2. A different look at virtual reality
If 2022 was the year of Metaverse fails, 2023 could herald its comeback — and improvements in VR and AR tech as a whole.
“I believe we will see virtual reality technology's continued refinement,” Christopher Ball, an assistant professor of augmented and virtual reality at the University of Illinois at Urbana-Champaign, tells Inverse.
The Meta Quest 3 headset will be announced later this year, and it will likely be more affordable than the Meta Quest Pro. But the new Quest could pack some advanced features now found exclusively in the Meta Quest Pro, according to Ball.
He also predicts that virtual reality companies may focus less on gaming and ramp up promotion of other uses to consumers, like working from home, exercising, and socializing. For example, the recent partnership between Meta and Microsoft will bring Office 365 apps to VR. And Meta is currently trying to buy Within, a VR company with a popular exercise app called Supernatural — against the wishes of the FTC.
This fall, Tim Cook announced that Apple will offer augmented reality products. In the coming year, Ball hopes that Cook will divulge more details.
“Hopefully, we will also learn more about Apple’s long-gestating mixed-reality headset. Apple has a strong record of refining consumer technologies with improved software integration,” Ball says. “Therefore, many observers are eagerly anticipating Apple’s entrance into the mixed-reality space, as they may become the trendsetters for extended reality technology and software over the next decade.”
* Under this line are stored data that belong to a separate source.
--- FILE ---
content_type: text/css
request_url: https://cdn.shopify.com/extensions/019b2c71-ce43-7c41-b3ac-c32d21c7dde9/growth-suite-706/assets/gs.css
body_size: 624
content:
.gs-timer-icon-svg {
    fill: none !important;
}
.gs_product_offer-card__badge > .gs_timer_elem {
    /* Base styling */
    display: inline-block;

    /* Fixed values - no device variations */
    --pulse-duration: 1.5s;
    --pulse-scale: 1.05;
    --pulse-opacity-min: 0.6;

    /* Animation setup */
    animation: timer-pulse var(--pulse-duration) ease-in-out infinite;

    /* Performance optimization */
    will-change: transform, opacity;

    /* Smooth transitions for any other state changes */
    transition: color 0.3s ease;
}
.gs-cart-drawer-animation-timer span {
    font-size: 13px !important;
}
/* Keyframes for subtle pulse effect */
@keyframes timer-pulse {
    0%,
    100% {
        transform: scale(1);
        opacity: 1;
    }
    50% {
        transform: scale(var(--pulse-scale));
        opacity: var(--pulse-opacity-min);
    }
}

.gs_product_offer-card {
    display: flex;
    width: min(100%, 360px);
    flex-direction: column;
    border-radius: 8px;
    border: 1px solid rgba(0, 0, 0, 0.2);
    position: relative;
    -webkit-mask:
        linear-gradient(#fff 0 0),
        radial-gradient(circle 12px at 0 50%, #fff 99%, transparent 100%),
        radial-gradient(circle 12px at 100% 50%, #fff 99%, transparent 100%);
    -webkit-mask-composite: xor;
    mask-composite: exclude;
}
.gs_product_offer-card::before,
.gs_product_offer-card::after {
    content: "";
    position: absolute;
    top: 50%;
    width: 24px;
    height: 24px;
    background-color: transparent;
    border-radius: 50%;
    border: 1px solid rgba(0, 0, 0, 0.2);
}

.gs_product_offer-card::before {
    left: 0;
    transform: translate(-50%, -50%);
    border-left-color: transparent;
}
1. A biotech breakthrough could go mainstream
After the miraculous success of the Covid-19 mRNA vaccines from BioNTech and other pharmaceutical giants, scientists have doubled down on developing more mRNA jabs to protect against a range of potentially deadly diseases. In 2023, BioNTech plans to begin human trials for shots against tuberculosis, malaria, and genital herpes, as reported by Nature.
Another buzzy technology could make inroads this year. The Swiss-American biotechnology company CRISPR Therapeutics could make history by receiving the first-ever regulatory approval for a CRISPR gene-editing therapy in the U.S. and Europe. CRISPR Therapeutics is seeking FDA approval for a treatment for two genetic blood diseases — sickle cell disease and beta thalassaemia. If all goes well, it could even hit the market in the coming months.
The Inverse analysis — Of course, there's no telling how exactly 2023 will play out. But if recent years are any indication, developments that have been decades in the making could finally start to take off. After all, scientists did just manage to bombard hydrogen with lasers long enough to create some mystical fusion energy.